The introduction of compute virtualization makes this problem worse, as it creates more traffic on the server both internally–between VMs or containers—and externally to other servers or storage. Applications such as software-defined storage (SDS), hyperconverged infrastructure (HCI), and big data also increase the amount of east-west traffic between servers, whether virtual or physical, and often Remote Direct Memory Access (RDMA) is used to accelerate data transfers between servers.

Through traffic increases and the use of overlay networks such as VXLAN, NVGRE, or GENEVE, increasingly popular for public and private clouds, adds further complications to the network by introducing layers of encapsulation. Software-defined networking (SDN) imposes additional packet steering and processing requirements and adds additional burden to the CPU with even more work, such as running the Open vSwitch (OVS).

DPUs can handle all this virtualization (SR-IOV, RDMA, overlay network traffic encapsulation, OVS offload) faster, more efficiently, and at lower cost than standard CPUs.

Another reason: Security isolation

Sometimes, you might want to isolate the networking from the CPU for security reasons. The network is the most likely vector for a hacker attack or malware intrusion and the first place you’d look to detect or stop a hack. It’s also the most likely place to implement in-line encryption.

The DPU, being a NIC, is the first, easiest, best place to inspect network traffic, block attacks, and encrypt transmissions. This has both performance and security benefits, as it eliminates the frequent need to route all incoming and outgoing data back to the CPU and across the PCIe bus. It provides security isolation by running separately from the main CPU. If the main CPU is compromised, then the DPU can still detect or block malicious activity. The DPUs can work to detect or block attacks without immediately involving the CPU.

For more information about the security benefits of a DPU, see Foreshadowing the Future of Security Meltdowns and the Spectre of a Breach.

Virtualizing storage and the cloud

A newer use case for DPUs is to virtualize software-defined storage, hyperconverged infrastructure, and other cloud resources. Before the virtualization explosion, most servers just ran local storage, which is not always efficient but it’s easy to consume. Every OS, application, and hypervisor knows how to use local storage.

Then came the rise of network storage: SAN, NAS, and more recently NVMe over Fabrics (NVMe-oF). However, not every application is natively SAN-aware. Some operating systems and hypervisors, like Windows and VMware, don’t speak NVMe-oF yet. Something DPUs can do is virtualize networked storage, which is more efficient and easier to manage, to look like local storage, which is easier for applications to consume. A DPU could even virtualize GPUs or other neural network processors so that any server can access as many GPUs as it needs whenever it needs them, over the network.
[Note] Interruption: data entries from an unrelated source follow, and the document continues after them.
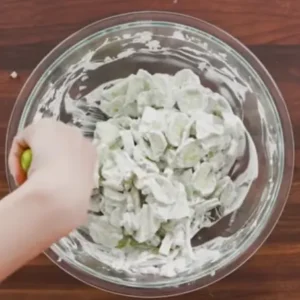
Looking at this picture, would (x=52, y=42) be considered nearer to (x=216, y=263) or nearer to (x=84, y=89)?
(x=84, y=89)

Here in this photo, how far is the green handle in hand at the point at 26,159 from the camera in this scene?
2.45ft

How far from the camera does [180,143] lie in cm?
88

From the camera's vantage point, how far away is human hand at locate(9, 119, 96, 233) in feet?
2.25

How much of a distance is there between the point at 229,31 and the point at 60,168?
14.2 inches

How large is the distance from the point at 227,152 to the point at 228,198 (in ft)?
0.22

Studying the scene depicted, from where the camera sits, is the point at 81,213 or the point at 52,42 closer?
the point at 81,213

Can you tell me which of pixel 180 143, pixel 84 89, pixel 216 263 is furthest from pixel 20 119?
pixel 216 263

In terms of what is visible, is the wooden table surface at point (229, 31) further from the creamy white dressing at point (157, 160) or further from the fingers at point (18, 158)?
the fingers at point (18, 158)

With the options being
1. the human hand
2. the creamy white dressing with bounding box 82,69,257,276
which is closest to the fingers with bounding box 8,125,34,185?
the human hand

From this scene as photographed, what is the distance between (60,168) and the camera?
27.5 inches

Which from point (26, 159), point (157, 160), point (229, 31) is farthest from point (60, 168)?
point (229, 31)

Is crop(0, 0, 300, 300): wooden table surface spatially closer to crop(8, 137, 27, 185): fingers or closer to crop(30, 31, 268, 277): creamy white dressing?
crop(30, 31, 268, 277): creamy white dressing

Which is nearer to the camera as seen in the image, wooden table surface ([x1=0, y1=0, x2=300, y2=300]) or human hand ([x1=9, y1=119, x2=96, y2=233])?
human hand ([x1=9, y1=119, x2=96, y2=233])

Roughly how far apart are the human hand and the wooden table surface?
21cm
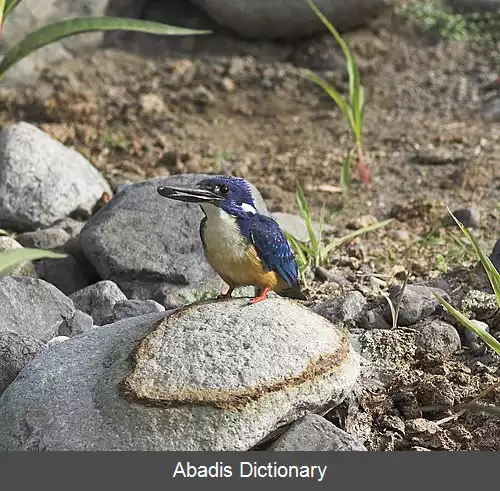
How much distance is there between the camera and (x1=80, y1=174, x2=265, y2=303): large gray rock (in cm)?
438

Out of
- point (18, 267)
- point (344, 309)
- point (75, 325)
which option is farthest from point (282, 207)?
point (75, 325)

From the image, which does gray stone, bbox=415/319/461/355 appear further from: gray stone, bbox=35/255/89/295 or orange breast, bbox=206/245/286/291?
gray stone, bbox=35/255/89/295

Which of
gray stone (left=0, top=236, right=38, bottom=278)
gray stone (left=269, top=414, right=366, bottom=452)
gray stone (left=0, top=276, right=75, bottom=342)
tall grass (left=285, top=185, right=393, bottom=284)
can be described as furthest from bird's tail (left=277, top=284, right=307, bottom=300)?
gray stone (left=0, top=236, right=38, bottom=278)

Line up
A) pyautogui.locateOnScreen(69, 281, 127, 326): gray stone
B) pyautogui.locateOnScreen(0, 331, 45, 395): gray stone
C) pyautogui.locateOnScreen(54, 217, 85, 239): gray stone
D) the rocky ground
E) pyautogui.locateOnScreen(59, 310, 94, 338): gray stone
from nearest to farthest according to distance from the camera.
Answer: the rocky ground < pyautogui.locateOnScreen(0, 331, 45, 395): gray stone < pyautogui.locateOnScreen(59, 310, 94, 338): gray stone < pyautogui.locateOnScreen(69, 281, 127, 326): gray stone < pyautogui.locateOnScreen(54, 217, 85, 239): gray stone

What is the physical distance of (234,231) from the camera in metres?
3.18

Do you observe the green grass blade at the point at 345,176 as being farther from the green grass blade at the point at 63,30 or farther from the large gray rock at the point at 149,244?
the green grass blade at the point at 63,30

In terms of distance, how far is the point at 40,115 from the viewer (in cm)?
670

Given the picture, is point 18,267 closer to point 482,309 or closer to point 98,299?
point 98,299

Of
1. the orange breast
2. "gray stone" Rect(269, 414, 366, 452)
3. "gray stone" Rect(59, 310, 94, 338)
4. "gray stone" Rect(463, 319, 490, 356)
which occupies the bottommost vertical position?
"gray stone" Rect(59, 310, 94, 338)

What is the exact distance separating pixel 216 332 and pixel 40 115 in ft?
12.9

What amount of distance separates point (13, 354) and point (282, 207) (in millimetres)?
2310

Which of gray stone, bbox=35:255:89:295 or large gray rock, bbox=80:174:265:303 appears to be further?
gray stone, bbox=35:255:89:295

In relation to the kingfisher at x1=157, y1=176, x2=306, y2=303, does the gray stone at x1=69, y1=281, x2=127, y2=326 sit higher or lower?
lower

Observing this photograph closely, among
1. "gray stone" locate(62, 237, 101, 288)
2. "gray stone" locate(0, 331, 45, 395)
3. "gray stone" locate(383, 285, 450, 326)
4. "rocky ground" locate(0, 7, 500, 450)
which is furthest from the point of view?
"gray stone" locate(62, 237, 101, 288)
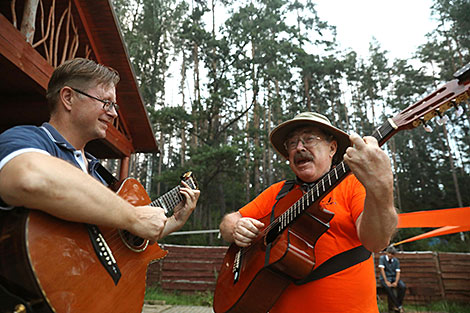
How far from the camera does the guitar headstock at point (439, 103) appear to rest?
4.84 feet

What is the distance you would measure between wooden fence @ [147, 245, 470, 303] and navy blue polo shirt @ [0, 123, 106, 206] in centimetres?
1101

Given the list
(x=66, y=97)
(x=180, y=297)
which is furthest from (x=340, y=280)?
(x=180, y=297)

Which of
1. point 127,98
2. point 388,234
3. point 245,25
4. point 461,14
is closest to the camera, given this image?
point 388,234

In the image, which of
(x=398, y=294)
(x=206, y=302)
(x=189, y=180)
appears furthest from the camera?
(x=206, y=302)

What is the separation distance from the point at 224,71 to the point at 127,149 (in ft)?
43.7

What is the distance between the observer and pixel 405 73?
105 ft

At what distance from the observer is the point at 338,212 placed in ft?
6.22

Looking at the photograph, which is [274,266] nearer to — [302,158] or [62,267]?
[302,158]

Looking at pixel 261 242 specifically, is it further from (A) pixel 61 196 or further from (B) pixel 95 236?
(A) pixel 61 196

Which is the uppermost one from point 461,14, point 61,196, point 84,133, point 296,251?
point 461,14

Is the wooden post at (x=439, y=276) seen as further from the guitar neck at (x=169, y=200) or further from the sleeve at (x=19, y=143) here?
the sleeve at (x=19, y=143)

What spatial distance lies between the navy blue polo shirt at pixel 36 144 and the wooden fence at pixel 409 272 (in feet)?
36.1

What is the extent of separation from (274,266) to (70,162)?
134 cm

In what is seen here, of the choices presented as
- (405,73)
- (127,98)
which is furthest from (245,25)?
(405,73)
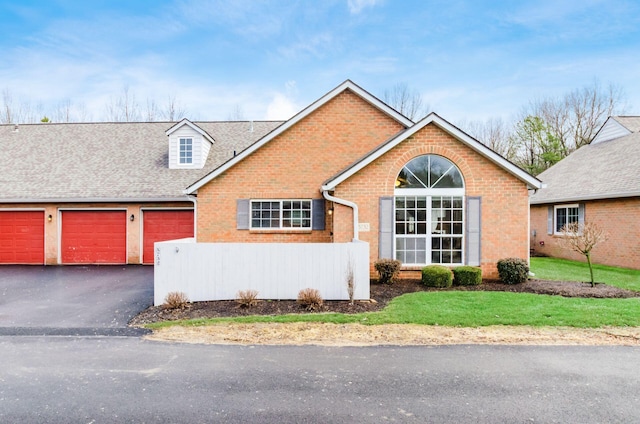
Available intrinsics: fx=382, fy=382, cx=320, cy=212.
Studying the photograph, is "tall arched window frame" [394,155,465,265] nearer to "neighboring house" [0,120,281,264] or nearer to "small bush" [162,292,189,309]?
"small bush" [162,292,189,309]

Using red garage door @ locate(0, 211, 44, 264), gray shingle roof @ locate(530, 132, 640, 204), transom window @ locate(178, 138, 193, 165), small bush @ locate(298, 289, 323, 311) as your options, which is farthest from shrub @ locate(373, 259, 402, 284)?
red garage door @ locate(0, 211, 44, 264)

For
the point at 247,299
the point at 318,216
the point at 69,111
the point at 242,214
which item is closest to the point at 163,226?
the point at 242,214

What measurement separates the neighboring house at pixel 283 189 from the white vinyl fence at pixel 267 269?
2430mm

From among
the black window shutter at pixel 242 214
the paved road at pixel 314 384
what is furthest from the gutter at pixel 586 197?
the black window shutter at pixel 242 214

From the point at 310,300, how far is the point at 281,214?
5.41 meters

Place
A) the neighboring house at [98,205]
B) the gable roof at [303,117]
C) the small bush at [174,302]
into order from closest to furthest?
the small bush at [174,302]
the gable roof at [303,117]
the neighboring house at [98,205]

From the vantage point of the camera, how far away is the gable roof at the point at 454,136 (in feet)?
36.8

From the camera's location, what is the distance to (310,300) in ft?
28.4

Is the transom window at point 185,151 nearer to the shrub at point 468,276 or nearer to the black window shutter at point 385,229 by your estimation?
the black window shutter at point 385,229

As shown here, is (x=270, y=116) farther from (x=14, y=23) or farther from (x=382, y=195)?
(x=382, y=195)

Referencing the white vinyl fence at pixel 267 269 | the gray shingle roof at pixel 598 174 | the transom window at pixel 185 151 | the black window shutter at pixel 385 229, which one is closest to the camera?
the white vinyl fence at pixel 267 269

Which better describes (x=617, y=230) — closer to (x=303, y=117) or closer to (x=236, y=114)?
(x=303, y=117)

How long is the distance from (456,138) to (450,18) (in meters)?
7.14

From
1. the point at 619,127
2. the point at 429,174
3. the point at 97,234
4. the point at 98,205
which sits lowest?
the point at 97,234
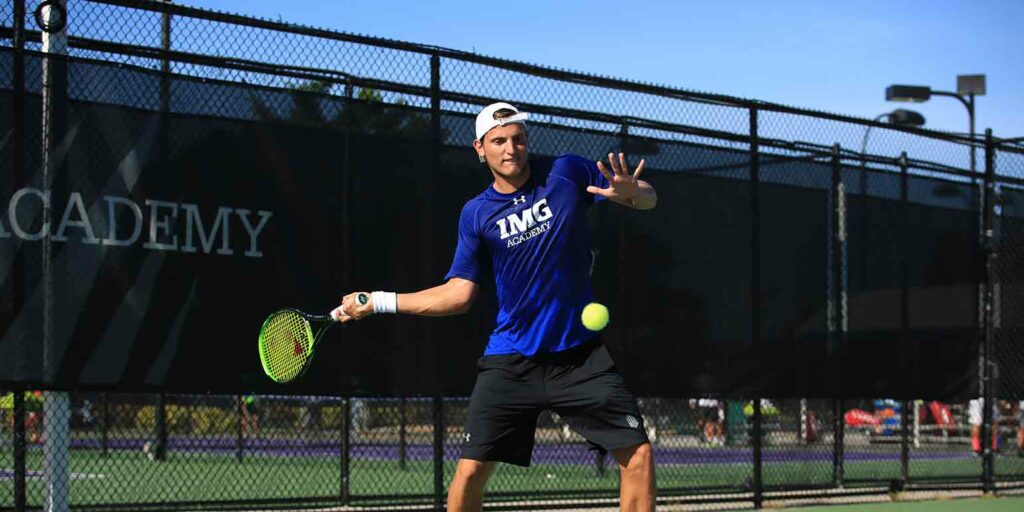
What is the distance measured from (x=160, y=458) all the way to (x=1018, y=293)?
8394 millimetres

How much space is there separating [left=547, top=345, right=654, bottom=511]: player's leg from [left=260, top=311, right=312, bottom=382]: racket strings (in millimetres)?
1135

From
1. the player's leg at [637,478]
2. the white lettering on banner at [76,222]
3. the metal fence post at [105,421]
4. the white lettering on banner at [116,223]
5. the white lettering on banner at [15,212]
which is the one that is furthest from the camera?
the metal fence post at [105,421]

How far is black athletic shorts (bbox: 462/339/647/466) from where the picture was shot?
5.17 meters

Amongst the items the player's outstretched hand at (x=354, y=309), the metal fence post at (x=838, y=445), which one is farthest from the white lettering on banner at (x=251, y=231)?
the metal fence post at (x=838, y=445)

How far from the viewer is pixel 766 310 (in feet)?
32.2

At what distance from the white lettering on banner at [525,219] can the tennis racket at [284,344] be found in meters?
0.91

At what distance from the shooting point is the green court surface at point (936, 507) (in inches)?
381

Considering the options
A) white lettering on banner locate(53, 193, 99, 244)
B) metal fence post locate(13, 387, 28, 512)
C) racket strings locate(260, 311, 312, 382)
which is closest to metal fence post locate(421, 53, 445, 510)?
white lettering on banner locate(53, 193, 99, 244)

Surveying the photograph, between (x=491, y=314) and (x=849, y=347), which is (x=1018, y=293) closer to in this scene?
(x=849, y=347)

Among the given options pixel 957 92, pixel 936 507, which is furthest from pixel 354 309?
pixel 957 92

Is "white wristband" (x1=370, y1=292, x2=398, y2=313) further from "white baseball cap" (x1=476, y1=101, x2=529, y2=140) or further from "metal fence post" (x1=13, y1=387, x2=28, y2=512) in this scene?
"metal fence post" (x1=13, y1=387, x2=28, y2=512)

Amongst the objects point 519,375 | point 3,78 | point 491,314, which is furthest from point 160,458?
point 519,375

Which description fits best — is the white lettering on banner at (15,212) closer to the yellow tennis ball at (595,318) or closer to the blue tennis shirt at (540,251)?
the blue tennis shirt at (540,251)

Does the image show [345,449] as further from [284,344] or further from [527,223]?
[527,223]
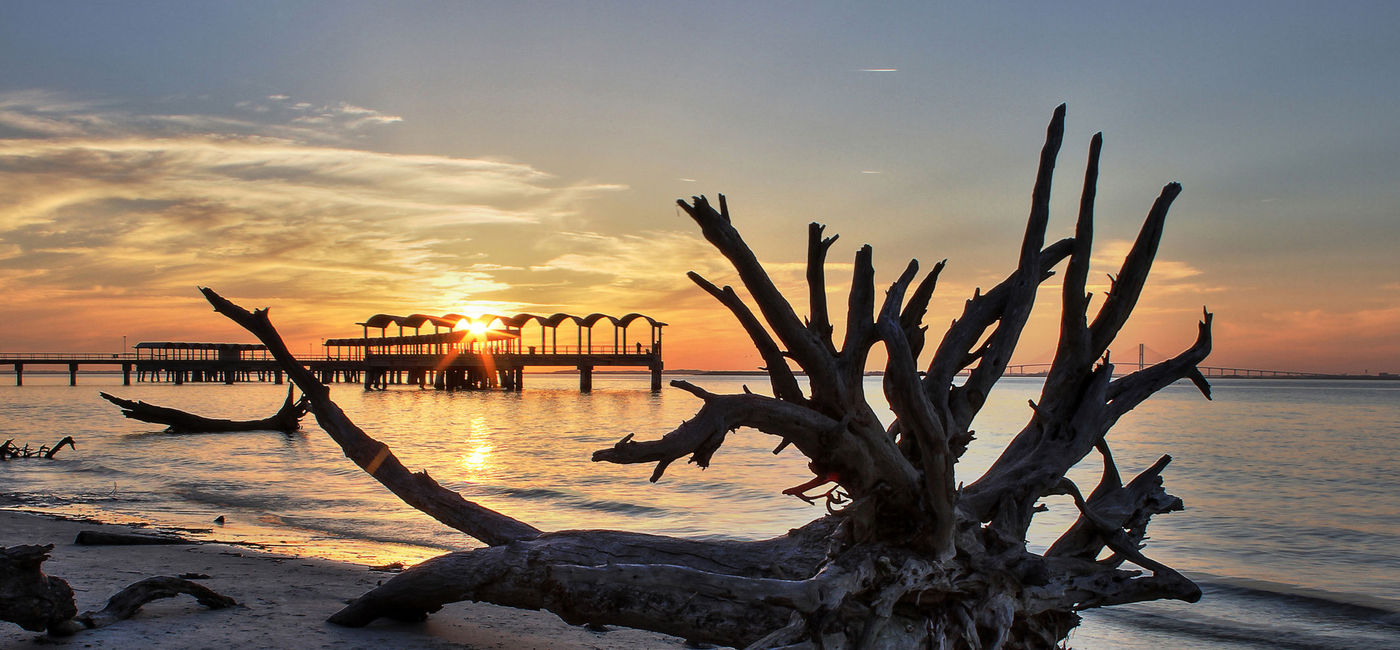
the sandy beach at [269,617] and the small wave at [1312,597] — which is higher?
the sandy beach at [269,617]

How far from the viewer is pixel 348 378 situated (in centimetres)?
12038

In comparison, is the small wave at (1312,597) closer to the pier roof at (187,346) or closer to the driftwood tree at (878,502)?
the driftwood tree at (878,502)

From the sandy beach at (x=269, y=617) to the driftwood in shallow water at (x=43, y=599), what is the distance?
0.08 meters

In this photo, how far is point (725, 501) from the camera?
15.7 m

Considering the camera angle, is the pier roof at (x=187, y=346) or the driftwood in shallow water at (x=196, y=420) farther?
the pier roof at (x=187, y=346)

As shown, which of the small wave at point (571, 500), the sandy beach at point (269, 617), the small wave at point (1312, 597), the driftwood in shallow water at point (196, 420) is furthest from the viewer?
the driftwood in shallow water at point (196, 420)

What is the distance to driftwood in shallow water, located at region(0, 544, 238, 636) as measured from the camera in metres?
4.22

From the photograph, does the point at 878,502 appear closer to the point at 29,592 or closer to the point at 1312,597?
the point at 29,592

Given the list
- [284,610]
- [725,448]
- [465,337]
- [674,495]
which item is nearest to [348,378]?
[465,337]

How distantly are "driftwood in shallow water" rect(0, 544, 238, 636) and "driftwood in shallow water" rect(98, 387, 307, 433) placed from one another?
2669cm

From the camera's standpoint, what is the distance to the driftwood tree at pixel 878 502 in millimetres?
3268

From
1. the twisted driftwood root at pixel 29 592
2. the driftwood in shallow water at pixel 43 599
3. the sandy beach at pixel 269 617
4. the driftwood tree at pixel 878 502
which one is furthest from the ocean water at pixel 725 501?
the twisted driftwood root at pixel 29 592

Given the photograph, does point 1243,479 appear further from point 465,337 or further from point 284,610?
point 465,337

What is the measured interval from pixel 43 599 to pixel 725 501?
39.7 feet
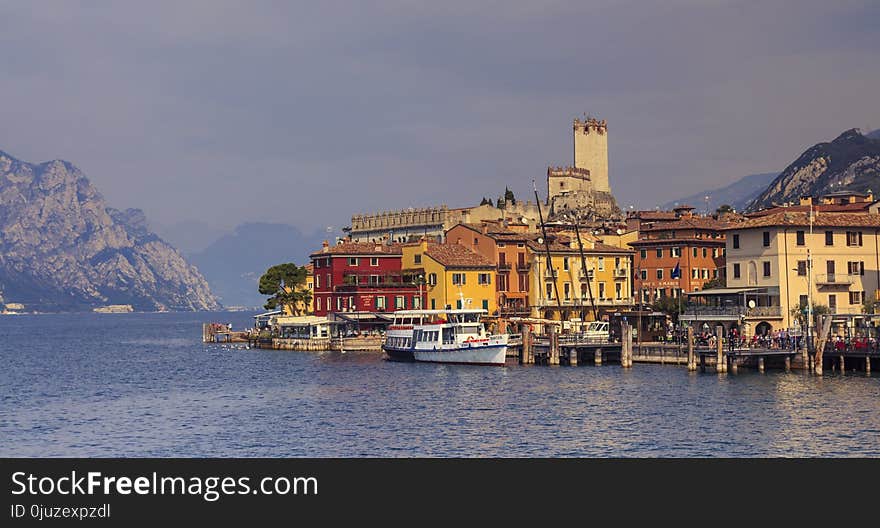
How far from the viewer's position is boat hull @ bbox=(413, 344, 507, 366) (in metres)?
100

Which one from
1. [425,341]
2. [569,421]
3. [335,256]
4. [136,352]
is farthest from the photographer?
[136,352]

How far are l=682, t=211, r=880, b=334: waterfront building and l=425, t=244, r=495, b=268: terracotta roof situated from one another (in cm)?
3260

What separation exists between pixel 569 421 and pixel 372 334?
62.7 metres

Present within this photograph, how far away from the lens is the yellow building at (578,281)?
128 m

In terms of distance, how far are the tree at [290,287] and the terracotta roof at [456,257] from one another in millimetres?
18322

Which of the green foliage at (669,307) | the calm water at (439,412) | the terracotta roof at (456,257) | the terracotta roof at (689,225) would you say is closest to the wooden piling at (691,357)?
the calm water at (439,412)

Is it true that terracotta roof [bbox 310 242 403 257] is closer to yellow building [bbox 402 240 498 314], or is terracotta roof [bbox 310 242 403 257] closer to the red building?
the red building

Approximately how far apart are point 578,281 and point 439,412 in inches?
2516
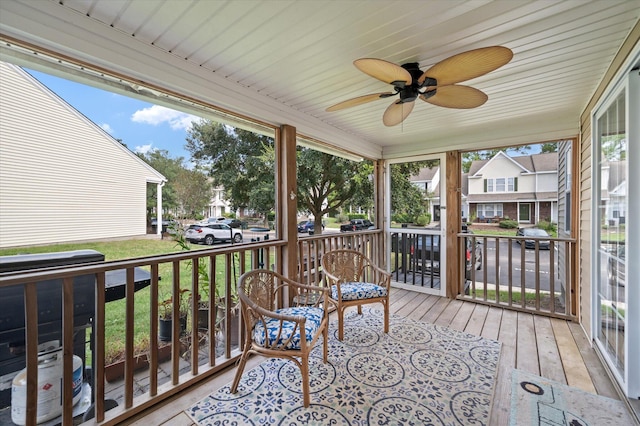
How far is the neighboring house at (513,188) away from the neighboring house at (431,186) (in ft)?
1.65

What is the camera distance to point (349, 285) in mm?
2865

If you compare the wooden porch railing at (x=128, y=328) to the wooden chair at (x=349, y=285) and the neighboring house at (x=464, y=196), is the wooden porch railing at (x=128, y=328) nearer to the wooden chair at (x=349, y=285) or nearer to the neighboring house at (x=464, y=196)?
the wooden chair at (x=349, y=285)

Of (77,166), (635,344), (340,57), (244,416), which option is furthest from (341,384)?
(340,57)

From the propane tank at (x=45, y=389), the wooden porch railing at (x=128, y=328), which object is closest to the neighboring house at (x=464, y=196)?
the wooden porch railing at (x=128, y=328)

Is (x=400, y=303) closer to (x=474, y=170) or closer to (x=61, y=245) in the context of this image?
(x=474, y=170)

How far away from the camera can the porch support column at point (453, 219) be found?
382cm

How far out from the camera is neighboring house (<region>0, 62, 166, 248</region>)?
4.35 feet

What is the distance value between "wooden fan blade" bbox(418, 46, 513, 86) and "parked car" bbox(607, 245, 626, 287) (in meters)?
1.59

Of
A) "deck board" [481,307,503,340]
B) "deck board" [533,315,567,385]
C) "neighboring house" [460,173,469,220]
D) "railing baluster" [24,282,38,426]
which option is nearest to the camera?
"railing baluster" [24,282,38,426]

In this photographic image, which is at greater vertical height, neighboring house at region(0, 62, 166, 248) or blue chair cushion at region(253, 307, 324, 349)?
neighboring house at region(0, 62, 166, 248)

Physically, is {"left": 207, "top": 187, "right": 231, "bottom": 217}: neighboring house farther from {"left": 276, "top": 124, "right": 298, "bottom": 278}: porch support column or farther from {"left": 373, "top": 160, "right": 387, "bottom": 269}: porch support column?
{"left": 373, "top": 160, "right": 387, "bottom": 269}: porch support column

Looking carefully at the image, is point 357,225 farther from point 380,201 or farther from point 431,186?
point 431,186

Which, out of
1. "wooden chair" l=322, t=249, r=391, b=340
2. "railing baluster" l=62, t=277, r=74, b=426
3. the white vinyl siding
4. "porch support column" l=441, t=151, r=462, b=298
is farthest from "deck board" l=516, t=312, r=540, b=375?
"railing baluster" l=62, t=277, r=74, b=426

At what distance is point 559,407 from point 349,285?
1.75 meters
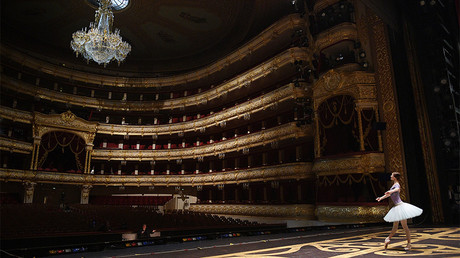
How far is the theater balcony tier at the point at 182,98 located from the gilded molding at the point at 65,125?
6.10 feet

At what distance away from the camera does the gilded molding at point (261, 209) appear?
13.8 metres

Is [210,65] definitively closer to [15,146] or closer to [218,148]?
[218,148]

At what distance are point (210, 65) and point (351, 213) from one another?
1608cm

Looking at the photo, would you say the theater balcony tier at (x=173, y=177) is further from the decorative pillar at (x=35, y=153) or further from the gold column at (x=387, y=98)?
the gold column at (x=387, y=98)

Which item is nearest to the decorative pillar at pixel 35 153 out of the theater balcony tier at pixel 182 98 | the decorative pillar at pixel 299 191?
the theater balcony tier at pixel 182 98

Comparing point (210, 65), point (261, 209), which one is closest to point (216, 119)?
point (210, 65)

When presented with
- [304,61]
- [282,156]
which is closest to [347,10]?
[304,61]

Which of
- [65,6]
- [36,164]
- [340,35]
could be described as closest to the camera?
[340,35]

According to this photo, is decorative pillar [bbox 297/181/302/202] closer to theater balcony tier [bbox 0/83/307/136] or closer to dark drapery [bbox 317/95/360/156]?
dark drapery [bbox 317/95/360/156]

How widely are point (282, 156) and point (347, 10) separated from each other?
8790mm

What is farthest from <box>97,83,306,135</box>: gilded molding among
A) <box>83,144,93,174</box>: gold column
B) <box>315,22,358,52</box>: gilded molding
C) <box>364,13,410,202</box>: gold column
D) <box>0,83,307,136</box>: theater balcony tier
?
<box>364,13,410,202</box>: gold column

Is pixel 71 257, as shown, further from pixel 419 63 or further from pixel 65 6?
pixel 65 6

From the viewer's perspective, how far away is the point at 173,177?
2386 centimetres

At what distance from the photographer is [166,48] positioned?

A similar advantage applies to software-defined storage and hyperconverged infrastructure. Both use a management layer, often running as a VM or as a part of the hypervisor itself, to virtualize and abstract the local storage and the network to make it available to other servers or clients across the cluster. This is wonderful for rapid deployments on commodity servers and is good at sharing storage resources. However, the layer of management and virtualization soaks up many CPU cycles that should be running the applications. As with standard servers, the faster the networking runs and the faster the storage devices are, the more CPU must be devoted to virtualizing these resources.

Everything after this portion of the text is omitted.